With evolving customers who wanted more options for payment as well as ones exposed
to new online platforms, Virtual Markets looked to consolidate these stores and give them the
technology and capabilities to compete with emerging competition and retain their evolving
customer base, all while connecting them with suppliers and other collaborators. The problem is
not VM’s product, it is their revenue model. With the services they are delivering so cheaply,
they have not been able to turn a profit since they started in 2013.
Alternative Recommendations
VM could add logistics management to its product offerings, while striking deals with a
few large suppliers, promising business from all stores under VM’s umbrella. This would give
VM back a good bit of buyer power, allow them to raise their store’s margins and thus their own.
This would necessitate VM integrating something into their technology that connects these
suppliers with all their stores for logistical ease.

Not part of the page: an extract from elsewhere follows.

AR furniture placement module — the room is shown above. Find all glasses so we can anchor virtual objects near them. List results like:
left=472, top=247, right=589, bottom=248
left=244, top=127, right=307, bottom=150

Logically Derived Recommendation
Another option for VM would be to create a consumer side of their store operators’ app.
VM calls themselves “The AirBnB of mom-and-pop stores.” The main driver behind AirBnB’s
success is their convenience with their app and massive accessibility. A consumer side of their
“VM Movile” app would allow consumers to view in-store inventory availabilities, engage in
online ordering with in-store pickup, write and see reviews for smaller stores, order special items
that may not be on hand, and allows for the possibility of these small stores to engage in same
day delivery of online orders. The benefits of the app not only help the efficiency and
convenience for the customer, but also would help the shops fight back against other online
platforms eating up market share. When measured with Keller’s Consumer-Based Equity Model,
VM would occupy the space of the third stage. They have already built brand salience because
they have great brand awareness and advertising therefore, customer knowledge is deep and
broad. They have a good performance record and a trustworthy company image. VM is known as
a company bent on helping small stores stay afloat in the changing retail space. Their next step is
to allow the customers to judge their credibility, quality, relevance and brand superiority on a
larger scale. The app would help facilitate moving to this next step.
Proactive Metrics
For this app to help VM turn a profit, many resources and capabilities must be captured
with its implementation. The app must act as a CRM database and help manage relationships.
High-quality research must be obtained to ensure that the app does not fail to become a
successful service enhancement. VM must also sustain their sales with high quality sales reps
and sales rep training. With VM not having made a profit, it will need funding for the research
and development of the app which may be a large issue.
Similarly, there are capabilities that must be harnessed to successfully launch a customer
side of the app. VM needs to have superior market sensing in order to be nimble and adaptive in
a market with a high rate of change. The company must also be capable of doing highly effective
marketing because they will be offering something straight to consumers for the first time and
will need to raise awareness around this. Barriers that stand in the way from VM being able to
progress their company and harness these resources and capabilities would be capital and
competition. They do not currently possess the capital needed to fund such a huge investment in
their company and they will be faced with tough competition from other online retailers.